Added documentation to the configuration guide

shmuelk · shmuelk · commit 8f16d985538b · 2025-08-28T13:16:09.000+03:00
Signed-off-by: Shmuel Kallner &lt;kallner@il.ibm.com&gt;
diff --git a/mkdocs.yml b/mkdocs.yml
@@ -70,7 +70,7 @@ nav:
         - InferencePool Rollout: guides/inferencepool-rollout.md
       - Metrics and Observability: guides/metrics-and-observability.md
       - Configuration Guide:
-          - Configuring the plugins via configuration files or text: guides/epp-configuration/config-text.md    
+          - Configuring the EndPoint Picker via configuration files or text: guides/epp-configuration/config-text.md    
           - Prefix Cache Aware Plugin: guides/epp-configuration/prefix-aware.md
       - Troubleshooting Guide: guides/troubleshooting.md
     - Implementer Guides:
diff --git a/site-src/guides/epp-configuration/config-text.md b/site-src/guides/epp-configuration/config-text.md
@@ -1,26 +1,14 @@
-# Configuring Plugins via text
+# Configuring via text
 
-The set of lifecycle hooks (plugins) that are used by the Inference Gateway (IGW) is determined by how
-it is configured. The IGW can be configured in several ways, either by code or via text.
-
-If configured by code either a set of predetermined environment variables must be used or one must
-fork the IGW and change code.
+The Inference Gateway (IGW) can be configured via a text based configuration.
 
-A simpler way to congigure the IGW is to use a text based configuration. This text is in YAML format
-and can either be in a file or specified in-line as a parameter. The configuration defines the set of
-plugins to be instantiated along with their parameters. Each plugin can also be given a name, enabling
-the same plugin type to be instantiated multiple times, if needed.
+At this time the text based configuration allows for:
 
-Also defined is a set of SchedulingProfiles, which determine the set of plugins to be used when scheduling a request. If one is not defailed, a default one names `default` will be added and will reference all of the
-instantiated plugins.
-
-The set of plugins instantiated can include a Profile Handler, which determines which SchedulingProfiles
-will be used for a particular request. A Profile Handler must be specified, unless the configuration only
-contains one profile, in which case the `SingleProfileHandler` will be used.
+1. The configuration of the lifecycle hooks (plugins) that are used by the IGW.
+2. The configuration of the saturation detector
+3. A set of feature gates that are used to enable experimental features.
 
-In addition, the set of instantiated plugins can also include a picker, which chooses the actual pod to which
-the request is scheduled after filtering and scoring. If one is not referenced in a SchedulingProfile, an
-instance of `MaxScorePicker` will be added to the SchedulingProfile in question.
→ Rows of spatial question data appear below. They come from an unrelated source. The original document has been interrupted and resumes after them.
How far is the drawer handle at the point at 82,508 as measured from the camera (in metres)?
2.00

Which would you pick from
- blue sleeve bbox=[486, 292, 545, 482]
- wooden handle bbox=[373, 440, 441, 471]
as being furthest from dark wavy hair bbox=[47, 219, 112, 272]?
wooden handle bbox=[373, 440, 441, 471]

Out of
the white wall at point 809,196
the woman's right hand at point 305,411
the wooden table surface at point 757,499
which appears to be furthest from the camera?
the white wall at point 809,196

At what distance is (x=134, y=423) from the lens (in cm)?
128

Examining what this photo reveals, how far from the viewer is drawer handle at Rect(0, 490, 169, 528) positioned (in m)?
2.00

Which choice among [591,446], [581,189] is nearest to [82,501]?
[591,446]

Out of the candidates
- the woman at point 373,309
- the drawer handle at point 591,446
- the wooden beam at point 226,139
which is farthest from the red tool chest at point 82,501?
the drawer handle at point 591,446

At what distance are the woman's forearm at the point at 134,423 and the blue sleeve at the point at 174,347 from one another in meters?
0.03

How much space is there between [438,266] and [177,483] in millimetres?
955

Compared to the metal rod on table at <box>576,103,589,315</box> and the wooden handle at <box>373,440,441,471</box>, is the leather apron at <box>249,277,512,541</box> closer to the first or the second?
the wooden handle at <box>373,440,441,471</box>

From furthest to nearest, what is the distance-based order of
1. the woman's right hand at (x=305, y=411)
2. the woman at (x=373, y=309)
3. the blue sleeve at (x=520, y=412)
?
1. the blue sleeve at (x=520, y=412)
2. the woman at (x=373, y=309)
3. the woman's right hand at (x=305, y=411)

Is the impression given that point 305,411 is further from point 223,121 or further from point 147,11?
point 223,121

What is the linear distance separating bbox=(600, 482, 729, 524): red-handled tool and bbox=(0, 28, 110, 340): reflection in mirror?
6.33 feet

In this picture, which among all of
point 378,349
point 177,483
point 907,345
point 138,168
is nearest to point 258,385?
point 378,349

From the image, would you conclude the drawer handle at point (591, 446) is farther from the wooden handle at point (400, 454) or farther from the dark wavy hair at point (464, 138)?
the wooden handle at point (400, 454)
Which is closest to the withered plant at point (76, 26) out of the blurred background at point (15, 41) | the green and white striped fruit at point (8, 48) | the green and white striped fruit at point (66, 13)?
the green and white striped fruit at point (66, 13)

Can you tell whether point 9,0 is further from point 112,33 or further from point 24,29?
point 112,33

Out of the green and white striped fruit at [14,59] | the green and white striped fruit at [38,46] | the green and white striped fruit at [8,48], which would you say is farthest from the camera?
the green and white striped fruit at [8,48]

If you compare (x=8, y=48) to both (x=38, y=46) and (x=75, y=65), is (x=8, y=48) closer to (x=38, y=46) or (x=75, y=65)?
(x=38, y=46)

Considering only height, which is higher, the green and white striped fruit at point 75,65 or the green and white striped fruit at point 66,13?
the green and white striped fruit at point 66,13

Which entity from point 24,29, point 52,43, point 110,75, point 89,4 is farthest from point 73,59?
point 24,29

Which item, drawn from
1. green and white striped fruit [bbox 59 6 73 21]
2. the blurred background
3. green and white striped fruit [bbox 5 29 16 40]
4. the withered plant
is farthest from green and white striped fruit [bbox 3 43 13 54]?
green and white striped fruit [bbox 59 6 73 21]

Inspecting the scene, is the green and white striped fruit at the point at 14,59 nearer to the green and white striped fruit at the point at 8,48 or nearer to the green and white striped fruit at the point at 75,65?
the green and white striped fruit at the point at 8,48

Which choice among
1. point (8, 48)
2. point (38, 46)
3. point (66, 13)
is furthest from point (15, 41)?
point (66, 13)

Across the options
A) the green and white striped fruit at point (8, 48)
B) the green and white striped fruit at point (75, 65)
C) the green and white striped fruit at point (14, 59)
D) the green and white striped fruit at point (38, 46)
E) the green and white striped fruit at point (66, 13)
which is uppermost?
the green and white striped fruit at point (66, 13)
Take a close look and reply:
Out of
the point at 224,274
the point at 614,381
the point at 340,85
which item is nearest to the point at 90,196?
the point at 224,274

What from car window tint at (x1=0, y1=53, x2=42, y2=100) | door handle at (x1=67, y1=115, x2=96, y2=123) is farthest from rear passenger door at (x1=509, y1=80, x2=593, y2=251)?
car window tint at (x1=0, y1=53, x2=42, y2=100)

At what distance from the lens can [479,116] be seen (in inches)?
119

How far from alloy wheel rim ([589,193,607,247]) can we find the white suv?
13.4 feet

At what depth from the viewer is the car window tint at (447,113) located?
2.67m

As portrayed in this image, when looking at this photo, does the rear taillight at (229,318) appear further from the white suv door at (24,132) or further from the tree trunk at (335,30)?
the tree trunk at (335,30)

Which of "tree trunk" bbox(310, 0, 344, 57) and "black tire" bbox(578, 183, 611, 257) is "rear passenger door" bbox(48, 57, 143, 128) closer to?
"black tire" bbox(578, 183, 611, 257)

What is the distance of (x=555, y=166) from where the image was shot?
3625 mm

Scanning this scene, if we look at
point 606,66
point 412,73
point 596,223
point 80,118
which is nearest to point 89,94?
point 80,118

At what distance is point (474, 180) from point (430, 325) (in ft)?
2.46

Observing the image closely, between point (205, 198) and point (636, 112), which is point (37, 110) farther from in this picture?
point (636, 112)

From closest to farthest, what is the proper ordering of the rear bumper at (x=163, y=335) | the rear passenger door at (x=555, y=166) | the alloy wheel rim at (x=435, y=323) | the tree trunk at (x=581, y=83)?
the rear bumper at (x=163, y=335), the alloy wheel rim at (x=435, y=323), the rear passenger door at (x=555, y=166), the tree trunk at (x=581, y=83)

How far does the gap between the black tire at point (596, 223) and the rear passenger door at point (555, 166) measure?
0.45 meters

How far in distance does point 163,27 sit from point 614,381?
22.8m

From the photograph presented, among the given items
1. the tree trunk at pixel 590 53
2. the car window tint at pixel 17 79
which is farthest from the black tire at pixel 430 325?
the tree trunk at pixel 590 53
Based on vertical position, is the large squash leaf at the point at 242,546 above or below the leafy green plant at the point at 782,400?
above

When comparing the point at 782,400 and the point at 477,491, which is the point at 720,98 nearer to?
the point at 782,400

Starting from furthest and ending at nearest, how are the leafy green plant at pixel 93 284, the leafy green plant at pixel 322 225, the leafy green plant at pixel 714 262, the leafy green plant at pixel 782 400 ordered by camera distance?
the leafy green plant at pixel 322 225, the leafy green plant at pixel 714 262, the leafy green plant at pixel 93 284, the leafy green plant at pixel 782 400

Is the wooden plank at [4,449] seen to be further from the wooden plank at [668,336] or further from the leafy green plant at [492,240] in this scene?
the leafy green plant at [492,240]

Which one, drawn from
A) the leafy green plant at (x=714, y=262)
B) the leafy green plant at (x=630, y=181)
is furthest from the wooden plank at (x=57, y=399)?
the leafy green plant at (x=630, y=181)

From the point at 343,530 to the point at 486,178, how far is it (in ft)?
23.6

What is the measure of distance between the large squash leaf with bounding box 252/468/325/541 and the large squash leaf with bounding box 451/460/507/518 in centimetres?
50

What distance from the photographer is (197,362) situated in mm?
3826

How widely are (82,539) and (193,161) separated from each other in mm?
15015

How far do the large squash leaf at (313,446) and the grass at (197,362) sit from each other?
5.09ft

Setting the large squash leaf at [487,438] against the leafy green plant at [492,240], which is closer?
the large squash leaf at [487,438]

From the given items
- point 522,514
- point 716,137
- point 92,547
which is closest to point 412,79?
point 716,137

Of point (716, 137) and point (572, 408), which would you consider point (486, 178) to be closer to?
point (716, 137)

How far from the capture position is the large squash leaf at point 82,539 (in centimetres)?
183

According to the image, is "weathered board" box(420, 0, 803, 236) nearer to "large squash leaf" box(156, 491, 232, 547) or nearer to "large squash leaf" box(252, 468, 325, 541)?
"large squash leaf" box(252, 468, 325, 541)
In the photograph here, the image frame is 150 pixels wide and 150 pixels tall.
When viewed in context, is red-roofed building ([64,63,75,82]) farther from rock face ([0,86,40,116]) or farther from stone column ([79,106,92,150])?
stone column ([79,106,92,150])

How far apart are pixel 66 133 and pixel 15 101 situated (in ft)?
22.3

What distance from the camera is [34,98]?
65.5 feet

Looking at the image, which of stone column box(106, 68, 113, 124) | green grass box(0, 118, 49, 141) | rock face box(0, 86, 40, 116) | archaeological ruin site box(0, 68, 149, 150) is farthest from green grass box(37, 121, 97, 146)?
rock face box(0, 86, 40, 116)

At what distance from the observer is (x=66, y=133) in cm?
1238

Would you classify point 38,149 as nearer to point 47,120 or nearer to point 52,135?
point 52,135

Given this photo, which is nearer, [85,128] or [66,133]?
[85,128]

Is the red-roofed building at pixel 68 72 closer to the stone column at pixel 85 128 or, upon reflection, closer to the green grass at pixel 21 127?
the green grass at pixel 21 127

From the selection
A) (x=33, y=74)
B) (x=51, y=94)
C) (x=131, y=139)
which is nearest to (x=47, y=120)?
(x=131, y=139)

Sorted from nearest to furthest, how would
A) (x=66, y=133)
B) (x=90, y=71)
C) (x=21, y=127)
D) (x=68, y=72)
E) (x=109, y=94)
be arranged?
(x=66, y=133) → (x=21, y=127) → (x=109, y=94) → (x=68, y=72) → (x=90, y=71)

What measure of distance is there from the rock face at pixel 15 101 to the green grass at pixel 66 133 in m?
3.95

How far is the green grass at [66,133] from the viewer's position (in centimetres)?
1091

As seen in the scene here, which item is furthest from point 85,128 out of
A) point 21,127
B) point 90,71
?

+The configuration text is in YAML format and can either be in a file or specified in-line as a parameter.
 
 It should be noted that while the configuration text looks like a Kubernetes Custom Resource, it is
 **NOT** a Kubernetes Custom Resource. Kubernetes infrastructure is used to load the configuration
@@ -39,10 +27,49 @@ plugins:
 schedulingProfiles:
 - ....
 - ....
+saturationDetector:
+  ...
+featureGates:
+  ...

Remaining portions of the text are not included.